The Young Hipublicans

I’ve argued with my aging friends and family that this was the trend. Read the NYTimes story about the Hipublicans. I think they are about 3-5 years late catching on, but better late then never. Key quote comes from a 19-year old: “Conservatives are inclusive in a way that liberals are not.”. Amazing how perceptions can change in just a short amount of time.

Speaking of which, it’s important to note how dire things were for the Republican party during the 70s and it’s efforts first to resurrect itself and now to dominate politics. Lessons to note for the Democratic party in there.

Compile Java excutables? How? It’s so confusing!

Well someone made it easy!

1. Download and install this bundled build of GCC/GCJ 3.3 for Windows (MingW) and SWT. Follow the instructions to put into your path it’s bin directory.
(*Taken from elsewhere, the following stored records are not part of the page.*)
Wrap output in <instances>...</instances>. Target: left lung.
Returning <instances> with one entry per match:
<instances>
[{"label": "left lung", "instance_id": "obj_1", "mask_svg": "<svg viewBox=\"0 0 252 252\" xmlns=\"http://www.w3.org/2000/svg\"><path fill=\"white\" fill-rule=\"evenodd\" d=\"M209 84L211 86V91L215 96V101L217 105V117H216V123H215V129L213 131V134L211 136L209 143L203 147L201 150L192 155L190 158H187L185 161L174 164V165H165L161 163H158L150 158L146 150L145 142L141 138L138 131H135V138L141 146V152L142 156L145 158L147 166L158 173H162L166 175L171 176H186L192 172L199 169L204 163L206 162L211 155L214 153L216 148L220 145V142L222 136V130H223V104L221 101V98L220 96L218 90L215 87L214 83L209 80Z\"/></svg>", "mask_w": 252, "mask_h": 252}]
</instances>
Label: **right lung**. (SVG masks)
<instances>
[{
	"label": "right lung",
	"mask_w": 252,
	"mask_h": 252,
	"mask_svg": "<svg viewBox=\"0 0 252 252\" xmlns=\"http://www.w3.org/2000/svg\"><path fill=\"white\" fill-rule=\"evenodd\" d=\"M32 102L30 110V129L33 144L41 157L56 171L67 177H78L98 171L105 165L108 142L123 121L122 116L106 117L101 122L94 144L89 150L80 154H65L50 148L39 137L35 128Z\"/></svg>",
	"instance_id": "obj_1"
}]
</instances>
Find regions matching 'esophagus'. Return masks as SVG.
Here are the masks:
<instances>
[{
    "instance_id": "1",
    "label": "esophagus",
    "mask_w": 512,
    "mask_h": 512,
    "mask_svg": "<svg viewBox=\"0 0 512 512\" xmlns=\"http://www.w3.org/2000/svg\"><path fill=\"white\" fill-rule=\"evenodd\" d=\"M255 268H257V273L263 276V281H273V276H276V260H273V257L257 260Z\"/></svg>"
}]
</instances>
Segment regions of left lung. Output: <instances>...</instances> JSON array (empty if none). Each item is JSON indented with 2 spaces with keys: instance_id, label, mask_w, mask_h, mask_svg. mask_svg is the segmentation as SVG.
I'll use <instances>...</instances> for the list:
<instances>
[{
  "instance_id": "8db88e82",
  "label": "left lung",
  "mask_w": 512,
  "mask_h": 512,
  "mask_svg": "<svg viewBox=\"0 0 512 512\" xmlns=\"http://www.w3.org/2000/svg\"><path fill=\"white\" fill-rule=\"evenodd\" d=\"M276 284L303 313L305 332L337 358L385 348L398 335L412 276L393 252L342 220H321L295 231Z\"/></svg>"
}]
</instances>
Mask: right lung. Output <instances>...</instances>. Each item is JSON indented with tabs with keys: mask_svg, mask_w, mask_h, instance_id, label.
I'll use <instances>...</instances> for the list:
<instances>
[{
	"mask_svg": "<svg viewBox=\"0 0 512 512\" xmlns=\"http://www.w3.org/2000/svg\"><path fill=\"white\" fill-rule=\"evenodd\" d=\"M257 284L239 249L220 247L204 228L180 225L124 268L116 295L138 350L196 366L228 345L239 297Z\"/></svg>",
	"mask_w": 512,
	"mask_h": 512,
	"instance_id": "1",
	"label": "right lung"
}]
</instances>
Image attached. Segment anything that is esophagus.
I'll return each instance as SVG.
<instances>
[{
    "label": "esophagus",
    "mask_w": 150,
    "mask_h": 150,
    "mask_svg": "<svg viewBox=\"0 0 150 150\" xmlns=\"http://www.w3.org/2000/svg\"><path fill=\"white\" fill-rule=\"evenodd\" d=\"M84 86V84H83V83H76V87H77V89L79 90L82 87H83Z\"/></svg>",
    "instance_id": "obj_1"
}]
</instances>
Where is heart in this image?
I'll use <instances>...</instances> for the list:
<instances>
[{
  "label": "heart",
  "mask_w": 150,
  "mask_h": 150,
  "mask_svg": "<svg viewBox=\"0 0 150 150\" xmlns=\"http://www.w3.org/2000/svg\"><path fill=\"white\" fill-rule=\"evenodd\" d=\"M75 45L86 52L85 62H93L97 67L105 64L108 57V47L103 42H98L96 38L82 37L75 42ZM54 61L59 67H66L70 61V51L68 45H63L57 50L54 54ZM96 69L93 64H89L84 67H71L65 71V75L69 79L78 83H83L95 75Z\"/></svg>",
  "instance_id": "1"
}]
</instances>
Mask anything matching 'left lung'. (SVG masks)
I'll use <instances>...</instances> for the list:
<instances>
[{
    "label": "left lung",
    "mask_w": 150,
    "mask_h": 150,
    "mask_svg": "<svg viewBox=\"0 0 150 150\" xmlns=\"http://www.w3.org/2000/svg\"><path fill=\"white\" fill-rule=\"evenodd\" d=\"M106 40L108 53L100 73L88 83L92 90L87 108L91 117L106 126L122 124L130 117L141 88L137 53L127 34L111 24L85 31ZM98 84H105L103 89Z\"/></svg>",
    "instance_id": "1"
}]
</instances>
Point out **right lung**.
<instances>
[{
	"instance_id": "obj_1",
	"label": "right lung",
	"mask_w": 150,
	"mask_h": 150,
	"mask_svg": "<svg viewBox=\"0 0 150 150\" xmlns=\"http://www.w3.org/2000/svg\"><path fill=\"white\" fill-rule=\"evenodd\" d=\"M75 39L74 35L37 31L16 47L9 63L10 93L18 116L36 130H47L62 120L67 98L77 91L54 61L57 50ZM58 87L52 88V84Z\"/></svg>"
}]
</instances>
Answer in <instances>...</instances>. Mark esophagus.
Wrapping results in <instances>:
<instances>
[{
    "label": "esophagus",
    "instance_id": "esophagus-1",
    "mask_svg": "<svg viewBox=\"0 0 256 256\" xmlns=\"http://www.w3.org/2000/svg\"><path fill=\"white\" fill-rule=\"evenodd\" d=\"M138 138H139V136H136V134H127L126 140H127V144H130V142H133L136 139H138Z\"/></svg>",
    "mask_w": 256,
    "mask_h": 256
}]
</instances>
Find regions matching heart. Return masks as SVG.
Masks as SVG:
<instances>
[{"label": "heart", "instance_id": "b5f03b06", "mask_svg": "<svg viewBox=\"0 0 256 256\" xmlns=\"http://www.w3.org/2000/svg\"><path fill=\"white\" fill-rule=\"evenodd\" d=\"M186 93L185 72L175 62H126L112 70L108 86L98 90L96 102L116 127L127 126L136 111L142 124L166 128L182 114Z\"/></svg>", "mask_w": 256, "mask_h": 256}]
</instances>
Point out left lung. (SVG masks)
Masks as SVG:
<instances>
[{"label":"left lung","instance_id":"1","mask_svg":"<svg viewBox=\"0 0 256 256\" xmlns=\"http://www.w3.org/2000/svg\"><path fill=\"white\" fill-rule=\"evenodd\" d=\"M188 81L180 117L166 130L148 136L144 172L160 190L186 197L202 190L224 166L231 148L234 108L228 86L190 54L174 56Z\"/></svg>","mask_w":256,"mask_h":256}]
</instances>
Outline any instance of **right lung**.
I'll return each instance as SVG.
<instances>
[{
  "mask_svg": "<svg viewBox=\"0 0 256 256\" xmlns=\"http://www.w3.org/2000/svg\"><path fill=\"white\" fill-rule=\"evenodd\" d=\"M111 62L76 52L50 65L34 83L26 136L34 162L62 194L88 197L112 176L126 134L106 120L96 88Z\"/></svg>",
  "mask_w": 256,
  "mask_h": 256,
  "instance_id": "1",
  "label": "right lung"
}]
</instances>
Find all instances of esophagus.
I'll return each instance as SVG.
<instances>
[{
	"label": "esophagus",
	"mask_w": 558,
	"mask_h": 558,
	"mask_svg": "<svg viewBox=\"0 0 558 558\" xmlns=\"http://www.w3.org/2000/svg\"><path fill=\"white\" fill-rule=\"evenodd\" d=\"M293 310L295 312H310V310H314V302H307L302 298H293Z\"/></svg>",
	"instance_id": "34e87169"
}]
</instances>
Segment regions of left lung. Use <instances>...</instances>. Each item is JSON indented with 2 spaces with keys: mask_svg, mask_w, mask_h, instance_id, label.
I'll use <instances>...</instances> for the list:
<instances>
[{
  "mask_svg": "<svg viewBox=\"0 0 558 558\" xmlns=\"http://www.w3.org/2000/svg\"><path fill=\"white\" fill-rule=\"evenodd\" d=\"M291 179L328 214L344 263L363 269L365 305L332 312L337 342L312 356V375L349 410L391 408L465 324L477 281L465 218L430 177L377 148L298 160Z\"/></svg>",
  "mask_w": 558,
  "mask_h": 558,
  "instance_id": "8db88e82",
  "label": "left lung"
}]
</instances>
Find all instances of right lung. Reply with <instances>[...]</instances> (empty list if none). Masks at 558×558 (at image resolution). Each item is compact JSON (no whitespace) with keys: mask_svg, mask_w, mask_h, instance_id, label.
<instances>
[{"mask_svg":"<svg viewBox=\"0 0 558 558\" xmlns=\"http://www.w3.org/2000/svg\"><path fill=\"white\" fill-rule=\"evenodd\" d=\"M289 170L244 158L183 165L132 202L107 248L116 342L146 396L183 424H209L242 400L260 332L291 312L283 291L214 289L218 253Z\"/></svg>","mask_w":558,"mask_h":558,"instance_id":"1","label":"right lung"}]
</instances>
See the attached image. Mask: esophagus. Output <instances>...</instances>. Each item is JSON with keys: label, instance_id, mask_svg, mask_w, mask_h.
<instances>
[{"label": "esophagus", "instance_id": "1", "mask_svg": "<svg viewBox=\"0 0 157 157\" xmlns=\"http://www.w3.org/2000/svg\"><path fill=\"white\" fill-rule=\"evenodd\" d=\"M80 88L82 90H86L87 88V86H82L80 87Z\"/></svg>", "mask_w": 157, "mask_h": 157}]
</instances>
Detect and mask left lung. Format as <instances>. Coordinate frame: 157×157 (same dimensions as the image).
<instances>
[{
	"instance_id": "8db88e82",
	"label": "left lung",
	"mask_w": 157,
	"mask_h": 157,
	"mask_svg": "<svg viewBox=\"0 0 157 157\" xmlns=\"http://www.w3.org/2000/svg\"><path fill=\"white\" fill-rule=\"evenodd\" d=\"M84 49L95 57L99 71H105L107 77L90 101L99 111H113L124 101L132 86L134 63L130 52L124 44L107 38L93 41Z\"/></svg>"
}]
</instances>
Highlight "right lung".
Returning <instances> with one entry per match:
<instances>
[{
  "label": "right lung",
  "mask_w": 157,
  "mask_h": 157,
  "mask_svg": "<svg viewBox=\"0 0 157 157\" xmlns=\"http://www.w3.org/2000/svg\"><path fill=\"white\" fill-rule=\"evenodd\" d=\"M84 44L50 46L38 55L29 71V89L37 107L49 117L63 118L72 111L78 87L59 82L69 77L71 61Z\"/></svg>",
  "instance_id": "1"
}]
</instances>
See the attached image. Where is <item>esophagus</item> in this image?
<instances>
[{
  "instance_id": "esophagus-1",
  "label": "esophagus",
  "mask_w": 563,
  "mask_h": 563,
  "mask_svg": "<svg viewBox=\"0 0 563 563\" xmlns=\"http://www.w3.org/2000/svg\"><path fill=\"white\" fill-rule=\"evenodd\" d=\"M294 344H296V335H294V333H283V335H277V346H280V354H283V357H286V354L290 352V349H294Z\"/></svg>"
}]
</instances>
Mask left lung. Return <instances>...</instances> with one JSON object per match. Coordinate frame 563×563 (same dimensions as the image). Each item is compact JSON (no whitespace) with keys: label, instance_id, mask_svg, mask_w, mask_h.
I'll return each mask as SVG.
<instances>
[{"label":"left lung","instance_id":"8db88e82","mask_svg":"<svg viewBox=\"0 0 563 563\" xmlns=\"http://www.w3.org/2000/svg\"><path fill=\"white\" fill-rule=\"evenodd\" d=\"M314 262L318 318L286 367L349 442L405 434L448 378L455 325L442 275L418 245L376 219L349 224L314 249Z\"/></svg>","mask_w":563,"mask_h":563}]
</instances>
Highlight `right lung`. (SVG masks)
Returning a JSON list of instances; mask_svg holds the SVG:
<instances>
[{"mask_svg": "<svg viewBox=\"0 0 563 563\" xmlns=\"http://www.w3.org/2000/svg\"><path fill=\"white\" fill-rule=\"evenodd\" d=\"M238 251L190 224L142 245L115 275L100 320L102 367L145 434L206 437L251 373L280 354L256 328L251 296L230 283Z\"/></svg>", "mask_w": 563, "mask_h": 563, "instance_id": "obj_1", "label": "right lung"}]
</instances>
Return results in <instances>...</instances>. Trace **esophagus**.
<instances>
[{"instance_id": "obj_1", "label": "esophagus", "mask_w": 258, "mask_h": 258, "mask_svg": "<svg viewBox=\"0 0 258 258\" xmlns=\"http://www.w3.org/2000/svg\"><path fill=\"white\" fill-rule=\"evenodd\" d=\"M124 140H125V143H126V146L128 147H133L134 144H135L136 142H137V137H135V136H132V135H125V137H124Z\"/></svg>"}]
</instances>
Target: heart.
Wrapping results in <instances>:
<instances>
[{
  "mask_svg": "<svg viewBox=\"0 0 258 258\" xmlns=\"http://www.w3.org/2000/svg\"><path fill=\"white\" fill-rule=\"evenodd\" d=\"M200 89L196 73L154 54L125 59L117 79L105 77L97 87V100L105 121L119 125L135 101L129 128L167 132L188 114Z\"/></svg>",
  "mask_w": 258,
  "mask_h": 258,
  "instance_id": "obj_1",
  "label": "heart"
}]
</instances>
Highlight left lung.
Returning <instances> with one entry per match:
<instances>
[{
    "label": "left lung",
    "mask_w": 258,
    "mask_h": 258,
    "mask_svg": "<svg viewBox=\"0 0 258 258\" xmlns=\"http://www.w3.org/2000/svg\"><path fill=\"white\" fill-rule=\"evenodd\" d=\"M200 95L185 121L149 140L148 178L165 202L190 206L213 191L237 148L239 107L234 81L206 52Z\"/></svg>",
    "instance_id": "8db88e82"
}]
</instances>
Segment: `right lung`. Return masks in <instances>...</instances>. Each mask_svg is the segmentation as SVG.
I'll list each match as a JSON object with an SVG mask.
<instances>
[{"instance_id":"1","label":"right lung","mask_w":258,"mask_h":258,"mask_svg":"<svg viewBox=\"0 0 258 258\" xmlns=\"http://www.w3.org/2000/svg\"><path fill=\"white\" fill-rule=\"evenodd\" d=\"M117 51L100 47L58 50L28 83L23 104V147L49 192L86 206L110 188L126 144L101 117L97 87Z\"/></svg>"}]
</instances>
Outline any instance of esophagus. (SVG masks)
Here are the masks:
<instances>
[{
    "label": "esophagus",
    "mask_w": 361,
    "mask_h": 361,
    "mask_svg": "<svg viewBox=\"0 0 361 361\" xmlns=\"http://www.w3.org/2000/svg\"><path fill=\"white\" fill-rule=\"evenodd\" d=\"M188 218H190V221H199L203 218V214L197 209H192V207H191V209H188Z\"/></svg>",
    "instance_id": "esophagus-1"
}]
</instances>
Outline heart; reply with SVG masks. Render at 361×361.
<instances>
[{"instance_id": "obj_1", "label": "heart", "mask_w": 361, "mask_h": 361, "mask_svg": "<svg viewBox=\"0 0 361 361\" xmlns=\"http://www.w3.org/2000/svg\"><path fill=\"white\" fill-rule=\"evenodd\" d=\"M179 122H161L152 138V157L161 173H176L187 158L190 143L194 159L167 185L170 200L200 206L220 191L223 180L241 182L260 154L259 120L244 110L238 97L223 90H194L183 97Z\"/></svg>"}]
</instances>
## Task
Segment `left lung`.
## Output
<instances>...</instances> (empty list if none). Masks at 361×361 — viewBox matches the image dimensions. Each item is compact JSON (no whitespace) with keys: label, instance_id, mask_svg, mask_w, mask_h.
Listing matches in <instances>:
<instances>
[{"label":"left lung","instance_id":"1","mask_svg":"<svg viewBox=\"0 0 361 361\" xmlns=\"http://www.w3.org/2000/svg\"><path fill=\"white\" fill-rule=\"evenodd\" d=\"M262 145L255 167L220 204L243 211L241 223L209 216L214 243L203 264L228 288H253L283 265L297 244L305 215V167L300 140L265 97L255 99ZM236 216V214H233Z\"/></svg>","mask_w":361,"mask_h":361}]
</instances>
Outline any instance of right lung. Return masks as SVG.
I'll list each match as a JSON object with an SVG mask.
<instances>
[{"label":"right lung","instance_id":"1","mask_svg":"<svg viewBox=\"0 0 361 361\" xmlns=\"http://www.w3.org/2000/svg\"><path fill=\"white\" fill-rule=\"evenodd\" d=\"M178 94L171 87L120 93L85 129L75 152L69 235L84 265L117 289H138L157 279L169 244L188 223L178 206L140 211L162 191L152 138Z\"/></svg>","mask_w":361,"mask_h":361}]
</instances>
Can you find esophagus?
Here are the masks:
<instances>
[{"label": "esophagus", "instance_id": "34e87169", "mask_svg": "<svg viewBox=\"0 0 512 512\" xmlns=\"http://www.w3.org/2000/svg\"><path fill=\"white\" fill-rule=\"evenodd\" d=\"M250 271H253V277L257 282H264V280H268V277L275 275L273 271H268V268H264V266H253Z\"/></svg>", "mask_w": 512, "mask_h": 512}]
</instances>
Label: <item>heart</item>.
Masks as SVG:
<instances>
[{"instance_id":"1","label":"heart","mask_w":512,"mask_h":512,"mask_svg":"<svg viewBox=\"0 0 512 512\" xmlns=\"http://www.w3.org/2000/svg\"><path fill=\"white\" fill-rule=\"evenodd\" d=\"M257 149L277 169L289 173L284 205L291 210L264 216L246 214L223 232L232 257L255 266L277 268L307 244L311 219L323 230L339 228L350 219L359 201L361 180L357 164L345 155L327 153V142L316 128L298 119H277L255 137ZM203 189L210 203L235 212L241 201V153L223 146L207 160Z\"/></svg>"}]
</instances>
2. Create your simple HelloWorld app as HelloWorld.java:

class HelloWorld {
public static void main(String args[]) {
System.out.println("Hello World");
return;
}

3. Navigate to that directory from a command prompt and type:
>gcj –main=HelloWorld -o HelloWorld HelloWorld.java

4. Now execute your HelloWorld.exe:
>HelloWorld

It runs! The executable is a little larger then I had hoped (3.5MB), but that beats telling users they need a JVM installed! More about it in this JavaLobby thread. I write many non-GUI utilities and this maybe just the trick for some of them. This originates with the article I linked to earlier at IBMDeveloperWorks, Create native, cross-platform GUI applications, revisited.

After seeing “Hurt”…

There seems to be so much pain in the world to take pause for just one individual, but over the past year, Johnny Cash has had a greater and greater influence on me. His songwriting is powerful, deep, and spirtual in only a way someone seeking redemption can share. I never have seen a video as intimate or direct as the his take on “Hurt”. My prayers go out to him and his family.